The purchases illustrate a key element in the development strategy, which follows “new urbanist” design philosophies (smaller-scale, community-building development with some residential/retail mixed-use). Azusans who graduate from more modest beginnings need stepping-stone digs that will keep them within city limits, instead of moving away.

Azusa was stagnating in the mid-1990s when a new crop of city leaders took office and began trying to raise the city’s poor-cousin status. Known mainly for its industrial base and working-class neighborhoods, Azusa was being overlooked by house hunters altogether.

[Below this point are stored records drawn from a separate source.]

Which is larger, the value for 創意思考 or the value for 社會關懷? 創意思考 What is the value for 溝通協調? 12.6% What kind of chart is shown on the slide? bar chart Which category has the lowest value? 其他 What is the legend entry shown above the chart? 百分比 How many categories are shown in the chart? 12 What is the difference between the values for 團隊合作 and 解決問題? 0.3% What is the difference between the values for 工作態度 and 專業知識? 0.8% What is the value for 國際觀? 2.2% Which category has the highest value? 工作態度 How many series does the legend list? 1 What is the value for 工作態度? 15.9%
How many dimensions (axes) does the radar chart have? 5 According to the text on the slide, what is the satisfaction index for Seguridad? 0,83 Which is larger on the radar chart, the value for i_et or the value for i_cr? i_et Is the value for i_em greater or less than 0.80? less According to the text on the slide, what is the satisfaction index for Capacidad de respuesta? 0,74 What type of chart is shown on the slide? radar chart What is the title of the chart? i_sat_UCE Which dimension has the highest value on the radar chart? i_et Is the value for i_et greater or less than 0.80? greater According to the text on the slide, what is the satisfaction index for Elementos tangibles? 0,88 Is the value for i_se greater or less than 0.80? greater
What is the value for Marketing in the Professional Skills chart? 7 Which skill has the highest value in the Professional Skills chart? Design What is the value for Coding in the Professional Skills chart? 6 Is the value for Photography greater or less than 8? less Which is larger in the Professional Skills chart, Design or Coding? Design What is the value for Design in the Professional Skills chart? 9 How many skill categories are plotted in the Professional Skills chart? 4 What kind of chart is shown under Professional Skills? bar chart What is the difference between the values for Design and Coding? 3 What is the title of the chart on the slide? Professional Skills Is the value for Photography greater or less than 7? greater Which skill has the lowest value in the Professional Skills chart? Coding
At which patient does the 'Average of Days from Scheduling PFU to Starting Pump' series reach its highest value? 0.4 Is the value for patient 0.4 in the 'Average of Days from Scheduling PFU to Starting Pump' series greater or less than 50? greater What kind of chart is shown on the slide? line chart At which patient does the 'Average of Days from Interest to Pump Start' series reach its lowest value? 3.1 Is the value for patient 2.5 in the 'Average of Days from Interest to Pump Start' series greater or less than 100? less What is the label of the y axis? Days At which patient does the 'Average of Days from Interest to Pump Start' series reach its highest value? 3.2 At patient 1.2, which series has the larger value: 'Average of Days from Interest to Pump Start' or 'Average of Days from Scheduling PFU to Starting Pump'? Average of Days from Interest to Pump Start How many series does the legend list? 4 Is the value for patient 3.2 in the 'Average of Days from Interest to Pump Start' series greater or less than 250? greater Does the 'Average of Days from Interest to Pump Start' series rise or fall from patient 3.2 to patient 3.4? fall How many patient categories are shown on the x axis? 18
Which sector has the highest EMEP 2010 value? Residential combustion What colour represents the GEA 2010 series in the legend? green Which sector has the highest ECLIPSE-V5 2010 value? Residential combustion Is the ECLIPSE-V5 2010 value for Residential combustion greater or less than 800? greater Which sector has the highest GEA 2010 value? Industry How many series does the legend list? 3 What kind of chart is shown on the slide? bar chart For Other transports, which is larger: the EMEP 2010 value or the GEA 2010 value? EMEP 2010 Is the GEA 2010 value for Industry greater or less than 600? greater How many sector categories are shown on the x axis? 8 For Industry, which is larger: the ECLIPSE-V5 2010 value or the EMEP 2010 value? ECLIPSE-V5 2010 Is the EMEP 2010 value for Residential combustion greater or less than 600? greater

By the 1990 census, renters had overtaken homeowners as a majority of Azusa’s population. Crime was up and school test scores were down.

The approach that emerged from a new group that took office in the late 1990s was multi-pronged, but at its center was a bid to draw new blood into the community by encouraging the development of new homes, without alienating the working-class base.

Public participation

Part of the strategy involved opening up the planning process. After the previous plan for the Monrovia Nursery property was rejected by voters in July 1999, city officials started again from scratch, launching a design competition and inviting residents to weigh in with ideas and critiques.

Some of these ideas have been incorporated in a new plan that will be unveiled in final draft form in April. There will be three villages and a mixed-use retail/residential element built around a prospective station on the proposed Gold Line Metro Rail extension.

Meantime, the city has been sprucing up older parts of the city, allowing existing residents to share in the progress. For example, it took $1 million in fees for the 335-home Mountain Cove luxury development, and put it toward a citywide park-revitalization program.